# Action item
With the pictures excluded, retype the records that follow exactly.

(Beginning of Record excerpts)

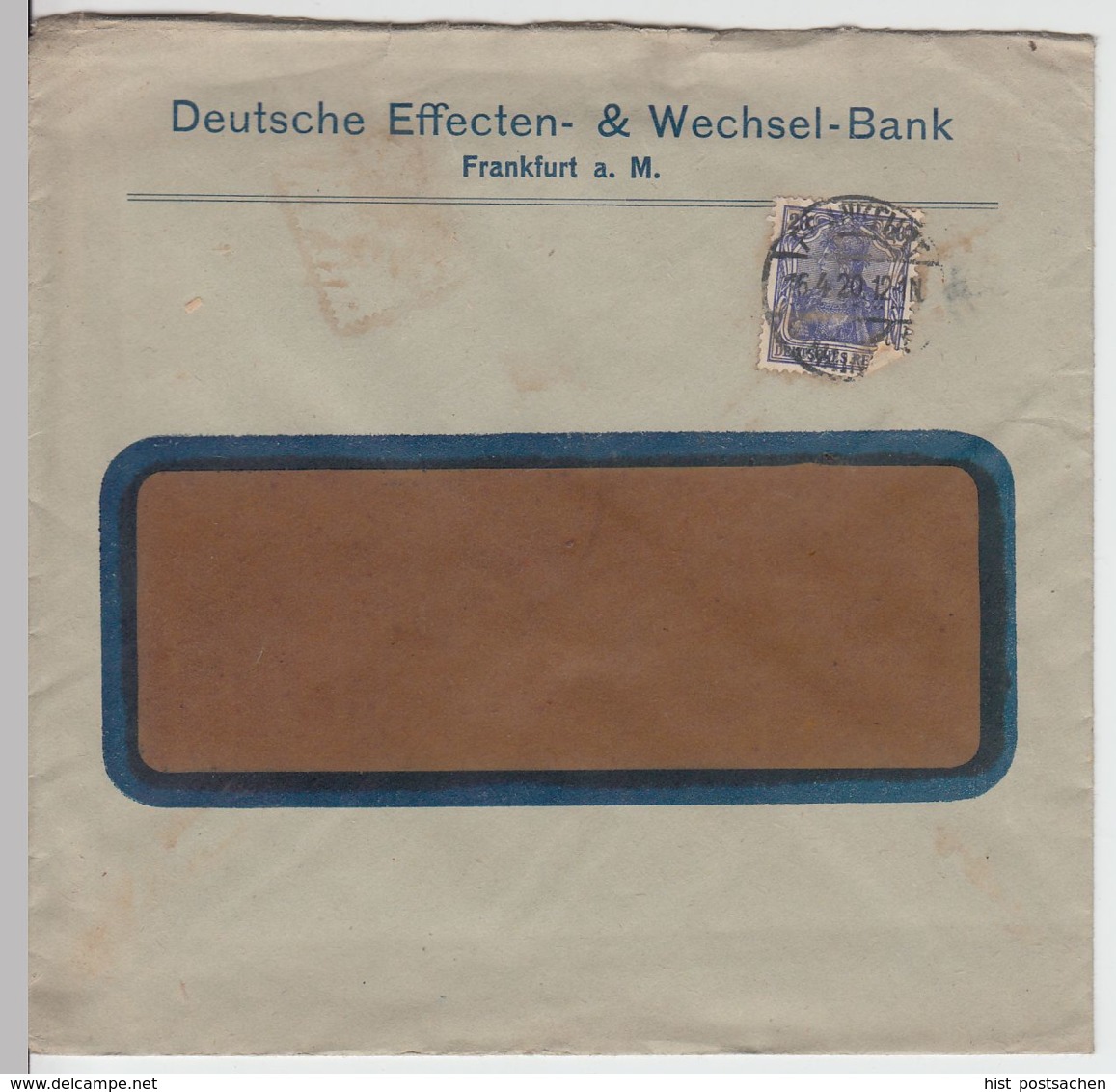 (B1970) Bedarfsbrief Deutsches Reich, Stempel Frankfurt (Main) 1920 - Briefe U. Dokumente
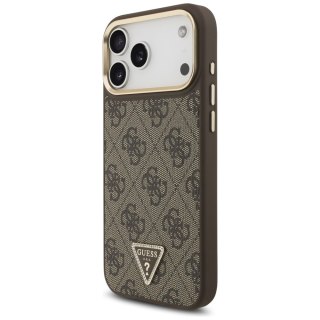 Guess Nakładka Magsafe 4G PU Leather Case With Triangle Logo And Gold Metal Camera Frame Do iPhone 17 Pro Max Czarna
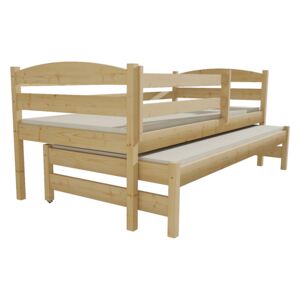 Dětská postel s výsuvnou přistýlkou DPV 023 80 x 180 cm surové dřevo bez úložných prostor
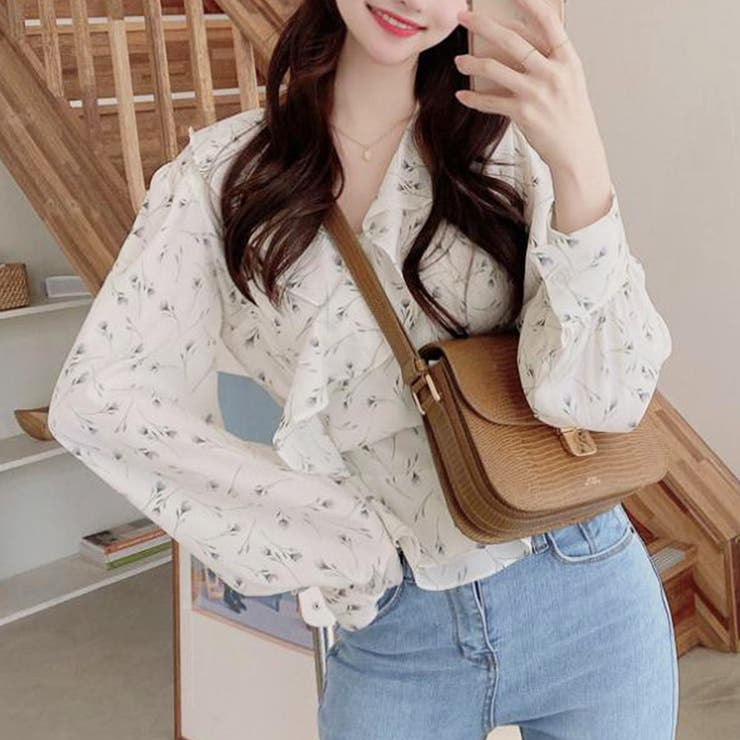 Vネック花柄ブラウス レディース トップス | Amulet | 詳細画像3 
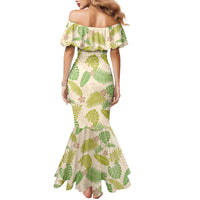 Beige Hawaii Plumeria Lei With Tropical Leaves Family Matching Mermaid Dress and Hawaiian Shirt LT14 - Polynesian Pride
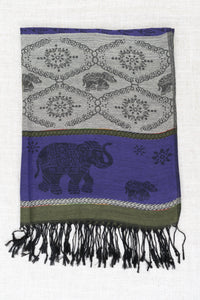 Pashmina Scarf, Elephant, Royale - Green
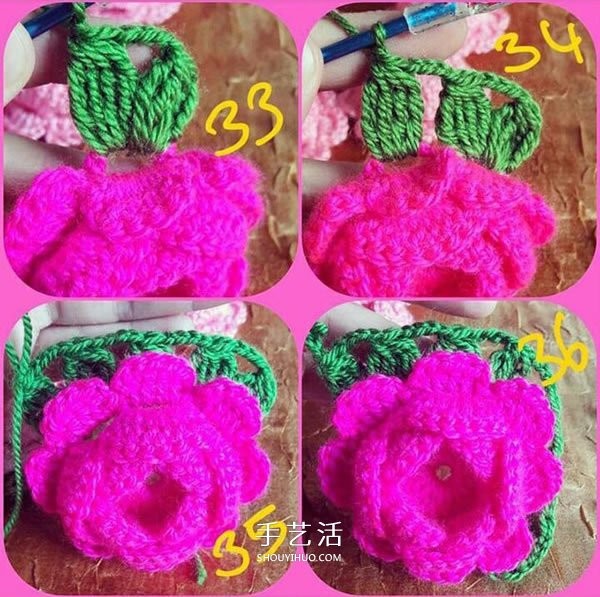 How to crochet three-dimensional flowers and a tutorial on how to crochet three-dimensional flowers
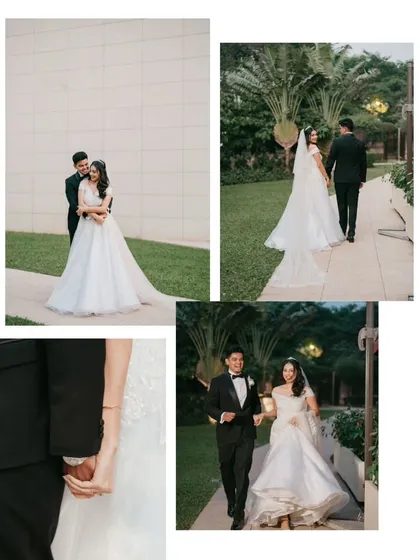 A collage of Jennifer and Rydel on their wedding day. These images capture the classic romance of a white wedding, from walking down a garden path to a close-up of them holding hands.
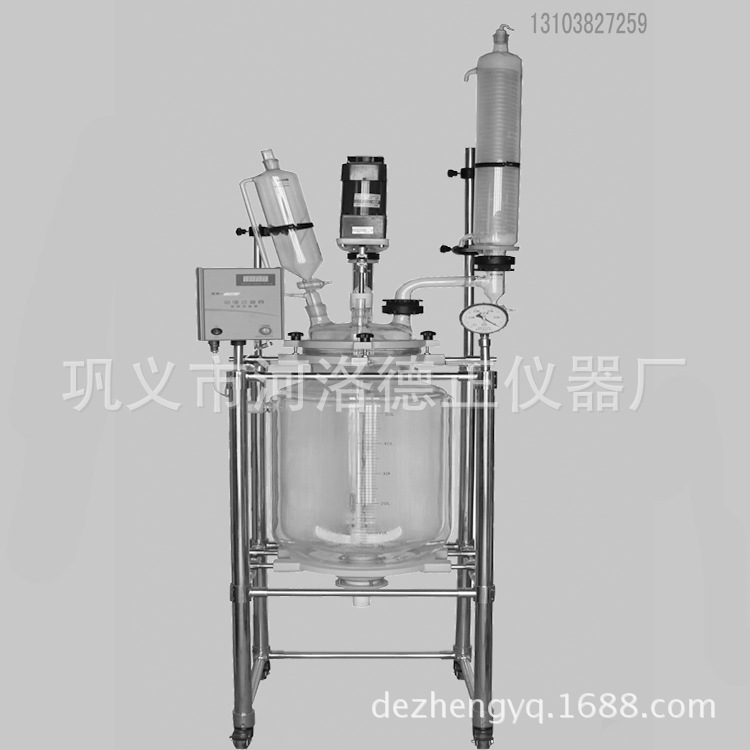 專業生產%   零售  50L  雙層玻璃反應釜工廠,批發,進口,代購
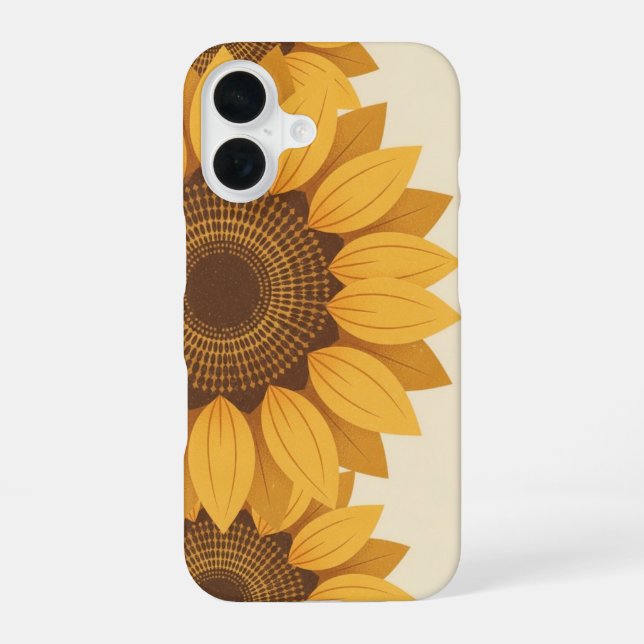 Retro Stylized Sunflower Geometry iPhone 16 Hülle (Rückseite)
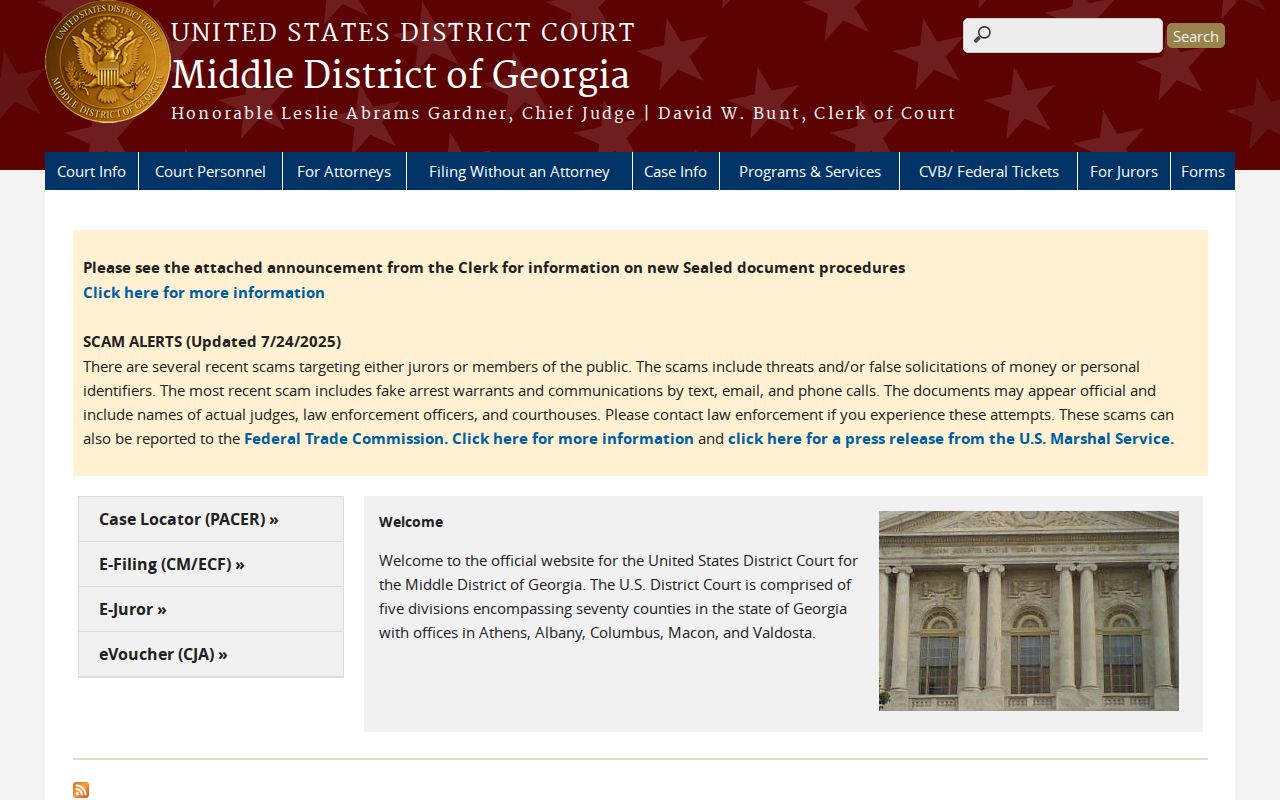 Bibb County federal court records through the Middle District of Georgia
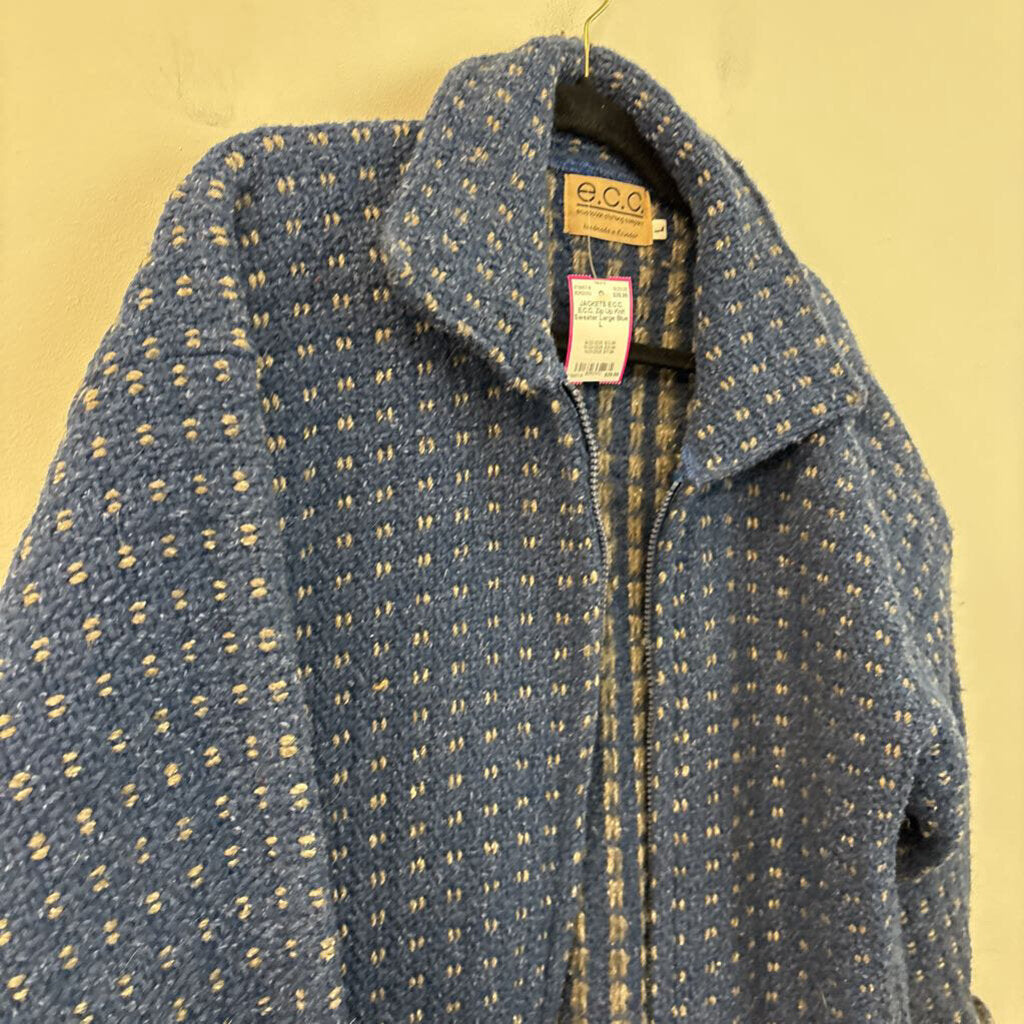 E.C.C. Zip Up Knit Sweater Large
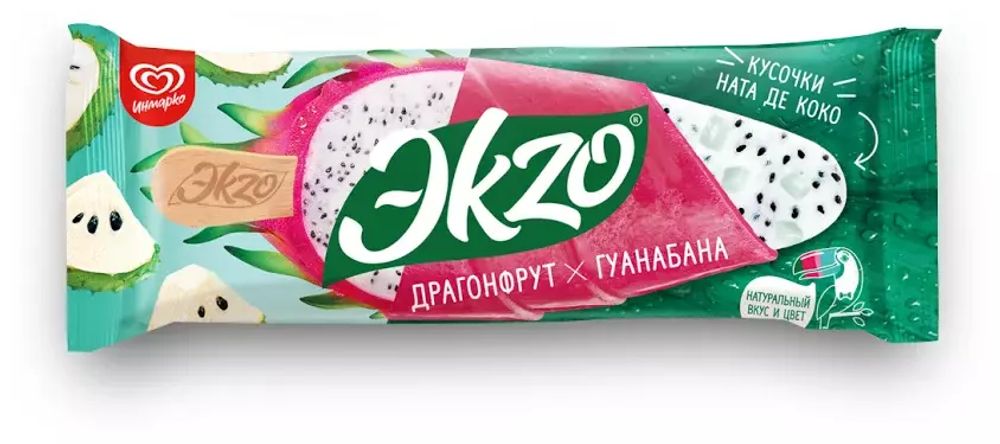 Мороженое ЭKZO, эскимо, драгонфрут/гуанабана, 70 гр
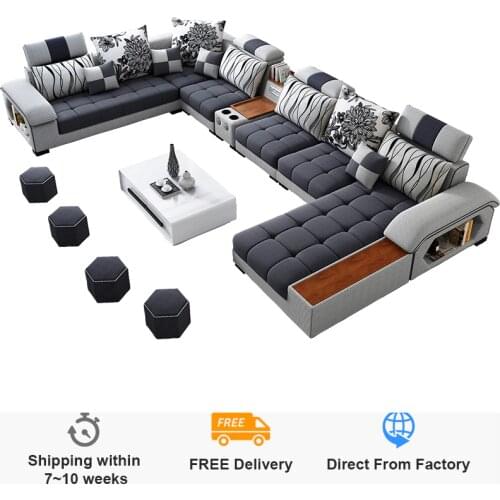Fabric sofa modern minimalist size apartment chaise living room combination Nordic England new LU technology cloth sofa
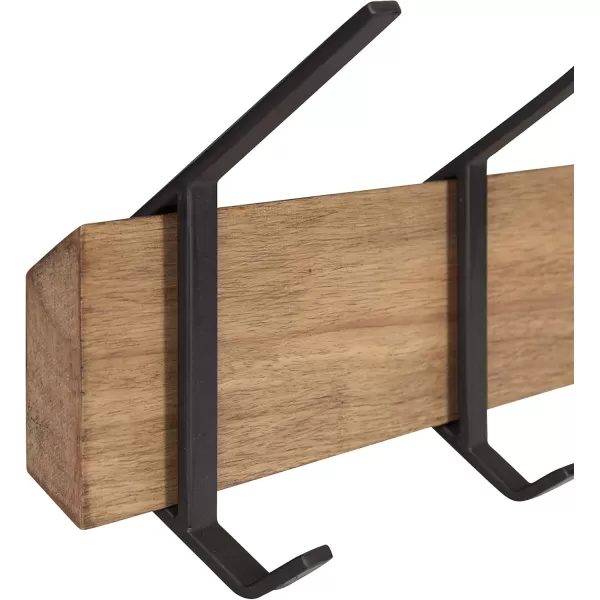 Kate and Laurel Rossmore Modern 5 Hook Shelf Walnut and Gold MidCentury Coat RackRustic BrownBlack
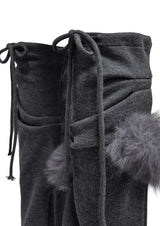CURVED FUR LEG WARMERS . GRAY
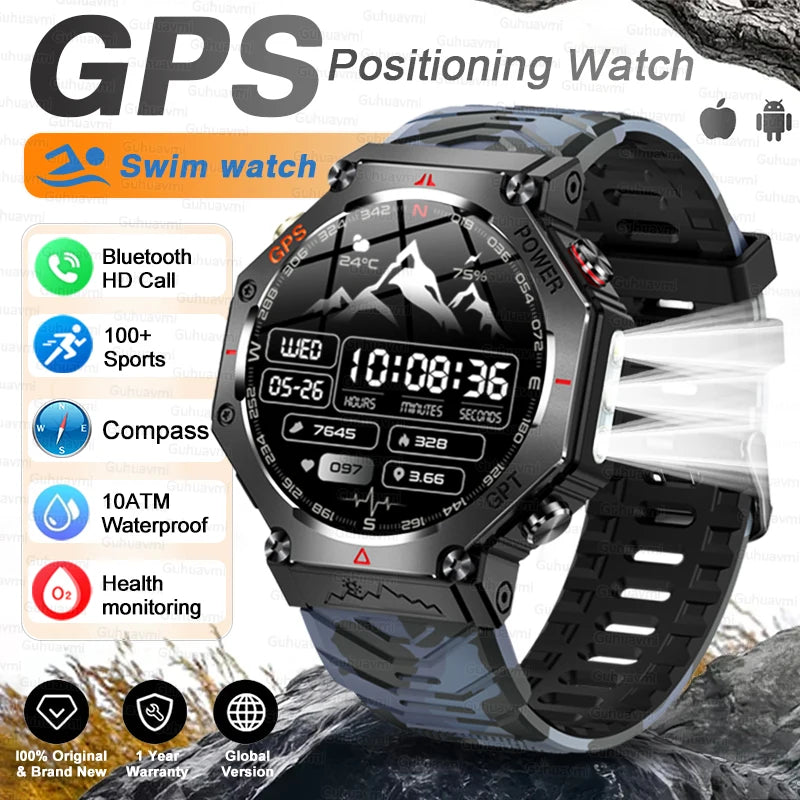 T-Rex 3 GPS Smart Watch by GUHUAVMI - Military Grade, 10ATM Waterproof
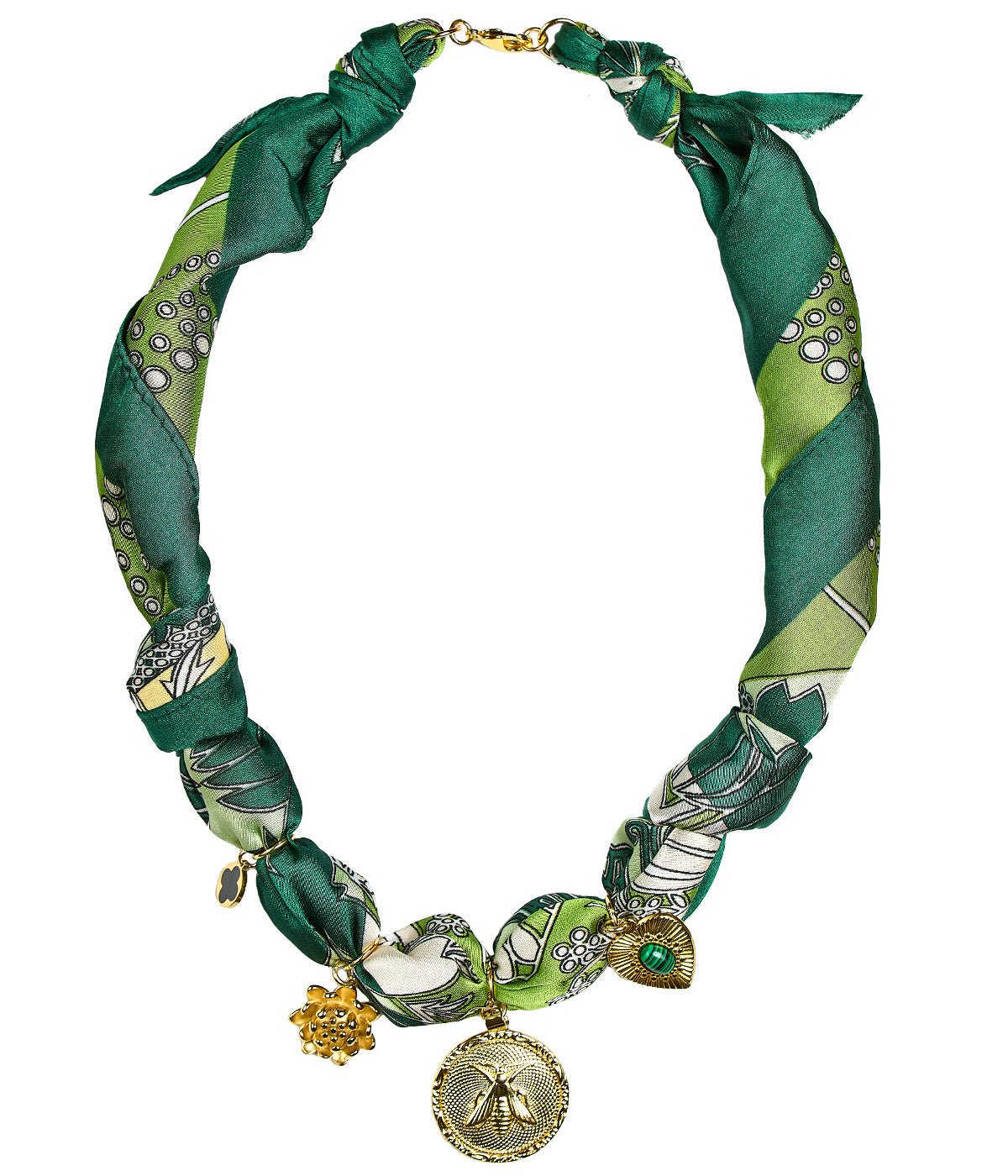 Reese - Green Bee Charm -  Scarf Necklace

(End of Record excerpts)

# Written reply
 (B1970) Bedarfsbrief Deutsches Reich, Stempel Frankfurt (Main) 1920 - Briefe U. Dokumente
 Guess Nakładka Magsafe 4G PU Leather Case With Triangle Logo And Gold Metal Camera Frame Do iPhone 17 Pro Max Czarna
 Dětská postel s výsuvnou přistýlkou DPV 023 80 x 180 cm surové dřevo bez úložných prostor
 Vネック花柄ブラウス レディース トップス | Amulet | 詳細画像3 
 Beige Hawaii Plumeria Lei With Tropical Leaves Family Matching Mermaid Dress and Hawaiian Shirt LT14 - Polynesian Pride
 Pashmina Scarf, Elephant, Royale - Green
 How to crochet three-dimensional flowers and a tutorial on how to crochet three-dimensional flowers
 A collage of Jennifer and Rydel on their wedding day. These images capture the classic romance of a white wedding, from walking down a garden path to a close-up of them holding hands.
 專業生產%   零售  50L  雙層玻璃反應釜工廠,批發,進口,代購
 Retro Stylized Sunflower Geometry iPhone 16 Hülle (Rückseite)
 Bibb County federal court records through the Middle District of Georgia
 E.C.C. Zip Up Knit Sweater Large
 Мороженое ЭKZO, эскимо, драгонфрут/гуанабана, 70 гр
Fabric sofa modern minimalist size apartment chaise living room combination Nordic England new LU technology cloth sofa
 Kate and Laurel Rossmore Modern 5 Hook Shelf Walnut and Gold MidCentury Coat RackRustic BrownBlack
CURVED FUR LEG WARMERS . GRAY
 T-Rex 3 GPS Smart Watch by GUHUAVMI - Military Grade, 10ATM Waterproof
 Reese - Green Bee Charm -  Scarf Necklace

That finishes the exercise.